As part of YALSA’s partnership with the 22×20 Campaign, an effort to increase youth engagement and participation in the next national election, the 22×20 Taskforce is interviewing library staff working providing new and exciting civic engagement programs for teens. Taskforce member, Kate McNair interviewed Laura Panter and Cara Perry from the Sachem Library in New York about their program Pizza and Politics.
For readers who aren’t familiar, can you describe the program?
We reach out to local official’s offices to invite a politician to speak with teens about what they do, how politics impact their lives, and how teens can get involved over a pizza dinner. Pizza & Politics is not a new concept; there have been events for all ages since 2008. Our focus is on connecting teens with community leaders, but it can be adapted for other age groups.
You both wrote an amazing article on the mechanics of Pizza and Politics for SLJ, for those who might want to replicate the program in their library. In the article you set out your goals:
“Our goals for the program are to help teens gain a general understanding of how politics work, show them how this impacts them and their community, and give young people ideas on how they can get involved. We really want to empower teens and make them aware that their voice can make a difference. We also see this program as an opportunity to be an “ice breaker” between teenagers and local politicians with the hope that meeting face-to-face will give the teens confidence to reach out in the future with questions, problems, ideas, or as volunteers.”
Is there a moment or memory from a Pizza and Politics event that really illustrates how you were achieving these goals?
It can take a little time for the teens to warm up, but once they feel comfortable and have that ‘aha’ moment where they ask a question, that is a great feeling. We have had teens ask extensive (unprompted) questions about school safety, gun control, environmental concerns, abortion, and other difficult topics. There have even been teens who stayed around to talk to our guest after the program. That interaction makes us feel like we are doing something important for the youth in our community.
What has most surprised you about Pizza and Politics?
I think ‘delighted’ is a better word than ‘surprised’. We know that teens are aware of and concerned about what is going on in the world around them, but we don’t always get to see them express their feelings or know what they are thinking. It’s wonderful to watch them show their interest and passion about social topics through the questions that they ask. It’s also fantastic to see the politicians directly engaged with the teens; they don’t get that opportunity often and they have expressed gratefulness for these events. When you see the ‘wall’ come down between the teens and our guests as they get real with each other that is an amazing moment.
Speaking of politicians, how do you decide who to invite and are there any tips you can share to secure a yes from elected officials? Is there a trick to when you send the ask? Do you send the invitation or does it come from your director?
There aren’t any strict guidelines, but we like to ask politicians that represent our district in some capacity so that they can speak about topics and issues that are relevant to our communities. We are open to anyone from the local to the federal level. We do prefer to make contact in-person first; we have met politicians at Sachem Public Library events and other public events. If it is appropriate, we will bring up the program and give a quick background to gauge interest and then follow up with their office. The invite comes from us, although we will take recommendations from any staff member in the library. There really isn’t a trick to timing the call other than giving them plenty of time to plan ahead and being open to what will work with their schedule. For example, making the ask close to election season would not be an ideal time to secure an event.

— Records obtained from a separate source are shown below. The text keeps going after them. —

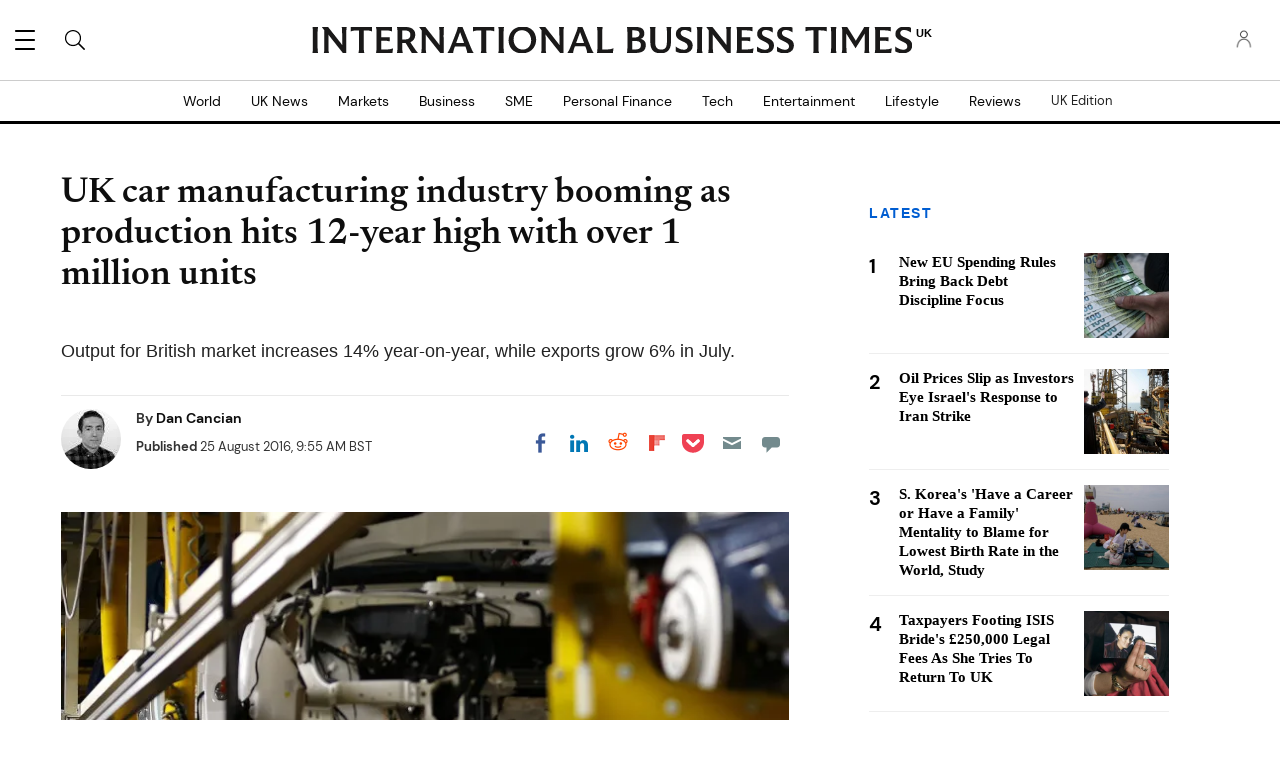

--- FILE ---
content_type: image/svg+xml
request_url: https://g.ibtimes.co.uk/www/img/social/twitter-x-black.svg
body_size: 274
content:
<?xml version="1.0" encoding="utf-8"?>
<!-- Generator: Adobe Illustrator 16.0.0, SVG Export Plug-In . SVG Version: 6.00 Build 0)  -->
<!DOCTYPE svg PUBLIC "-//W3C//DTD SVG 1.1//EN" "http://www.w3.org/Graphics/SVG/1.1/DTD/svg11.dtd">
<svg version="1.1" id="Layer_1" xmlns="http://www.w3.org/2000/svg" xmlns:xlink="http://www.w3.org/1999/xlink" x="0px" y="0px"
	 width="1200px" height="1227px" viewBox="0 0 1200 1227" enable-background="new 0 0 1200 1227" xml:space="preserve">
<path fill="#231F20" d="M714.163,519.284L1160.89,0H1055.03L667.137,450.887L357.328,0H0l468.492,681.821L0,1226.37h105.866
	l409.625-476.152l327.181,476.152H1200L714.137,519.284H714.163z M569.165,687.828l-47.468-67.895L144.011,79.694h162.604
	l304.797,435.99l47.468,67.895l396.2,566.721H892.476L569.165,687.854V687.828z"/>
</svg>
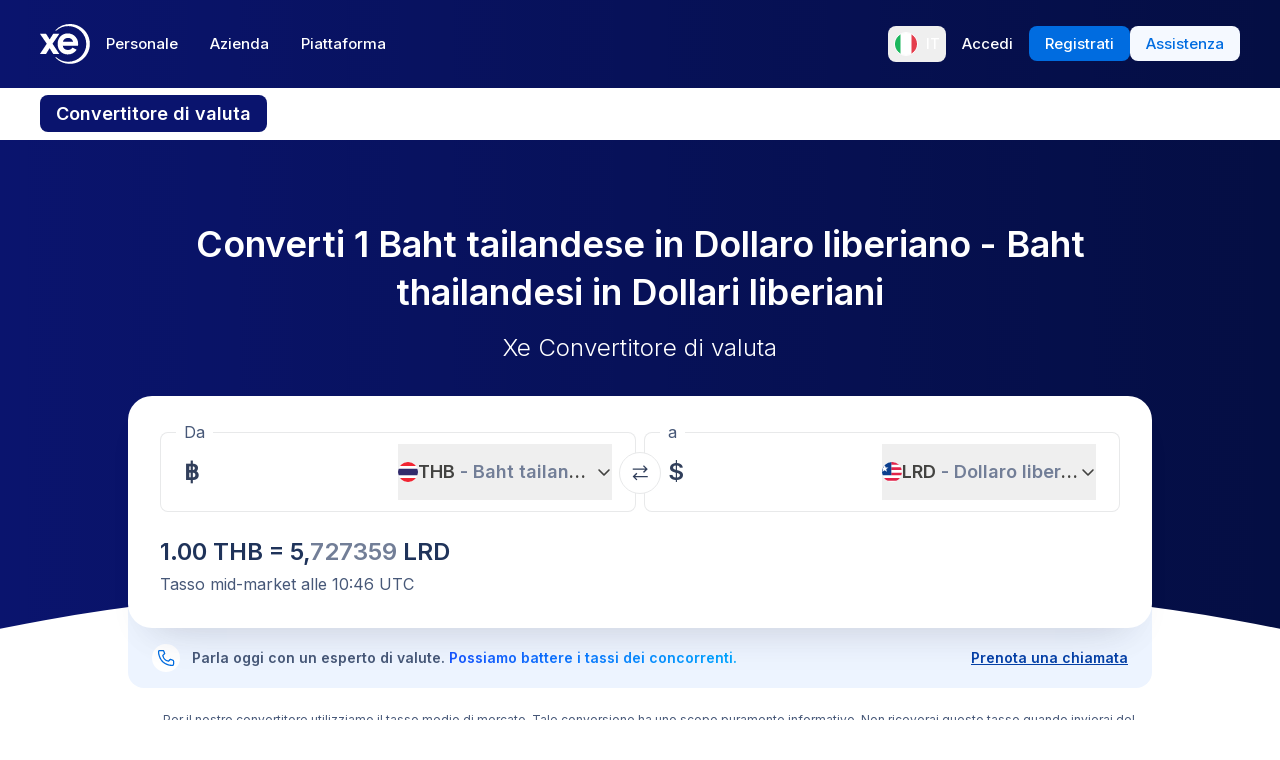

--- FILE ---
content_type: image/svg+xml
request_url: https://www.xe.com/svgs/flags/lrd.static.svg
body_size: 375
content:
<svg xmlns="http://www.w3.org/2000/svg" fill="none" aria-hidden="true" viewBox="0 0 28 20"><path fill="#fff" d="M0 0h28v20H0V0z"/><path fill="#E1244A" fill-rule="evenodd" d="M28 0H13.333v2.667H28V0zm0 5.333H13.333V8H28V5.333zm-14.667 5.334H28v2.666H13.333v-2.666zM28 16H0v2.667h28V16z" clip-rule="evenodd"/><path fill="#0C3F8E" d="M0 0h13.333v13.333H0V0z"/><path fill="#fff" fill-rule="evenodd" d="M6.667 8.227L4.316 9.903l.867-2.754-2.32-1.718 2.887-.026.917-2.738.917 2.738 2.887.026-2.32 1.718.867 2.754-2.351-1.676z" clip-rule="evenodd"/></svg>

What was the one lesson you learned from hosting Pizza and Politics over the years? Any rookie mistakes someone else can avoid when following in your footsteps?

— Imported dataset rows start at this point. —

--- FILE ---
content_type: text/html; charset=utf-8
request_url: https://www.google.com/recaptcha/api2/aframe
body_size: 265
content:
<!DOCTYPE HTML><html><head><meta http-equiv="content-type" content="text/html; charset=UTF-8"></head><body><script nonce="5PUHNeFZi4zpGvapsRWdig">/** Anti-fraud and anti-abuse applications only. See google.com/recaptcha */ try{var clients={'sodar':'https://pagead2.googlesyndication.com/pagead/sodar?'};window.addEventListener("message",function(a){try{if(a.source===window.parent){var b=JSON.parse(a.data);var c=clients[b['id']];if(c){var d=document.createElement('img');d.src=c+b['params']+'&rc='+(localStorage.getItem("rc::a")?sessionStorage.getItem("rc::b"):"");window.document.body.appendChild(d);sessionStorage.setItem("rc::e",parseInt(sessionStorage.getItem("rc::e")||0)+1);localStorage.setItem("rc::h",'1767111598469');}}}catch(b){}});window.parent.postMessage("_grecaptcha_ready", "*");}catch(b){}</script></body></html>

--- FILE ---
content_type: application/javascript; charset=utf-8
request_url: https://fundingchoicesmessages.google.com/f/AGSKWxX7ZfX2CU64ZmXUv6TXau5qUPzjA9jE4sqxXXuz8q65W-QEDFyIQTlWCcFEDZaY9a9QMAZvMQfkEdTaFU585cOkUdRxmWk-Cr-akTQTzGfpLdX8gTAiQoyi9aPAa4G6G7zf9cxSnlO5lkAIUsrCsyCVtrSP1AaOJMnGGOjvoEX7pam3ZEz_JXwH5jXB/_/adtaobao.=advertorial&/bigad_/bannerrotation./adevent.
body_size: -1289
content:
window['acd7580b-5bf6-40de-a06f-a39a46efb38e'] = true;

Have the pizza delivered and make sure you have extra staff on hand to help with signing teens in, distributing the food, clean up, and handing out certificates. You want to be able to focus on your guest and making sure the event is running smoothly. In addition, always have a list of prompt questions on hand just in case you get a group of teens who are shy in asking the first question.
What kind of impact has Pizza and Politics had on the teens who attend? Can you see any impact on the politicians who participate?
This program for the teens and the politicians has had an overwhelmingly positive impact. It is exciting and rewarding to have teens engaging in discussions with politicians. Politicians have told us they enjoy the opportunity to meet and speak with this age group in a casual setting. It also gives our guests time to talk about volunteer opportunities available to teens and ideas on how teens can get involved in their community by attending different community events throughout the year that are offered by politicians’ offices. Intern programs at the county and state level for older teens can also offer great experiences that can be put on college and job applications
Where is Pizza and Politics headed in 2020? Are you planning any other civic engagement programming for teens?
We plan to continue to offer more Pizza and Politics programs in 2020 although we do not have set dates as we go to print with this interview. We are also in talks to partner with official’s offices on other learning opportunities being offered by our local public officials. As we plan these new initiatives to bring more civic engagement opportunities to the teen audience, it shows us we are continuing to meet our goals of getting teens involved in their community.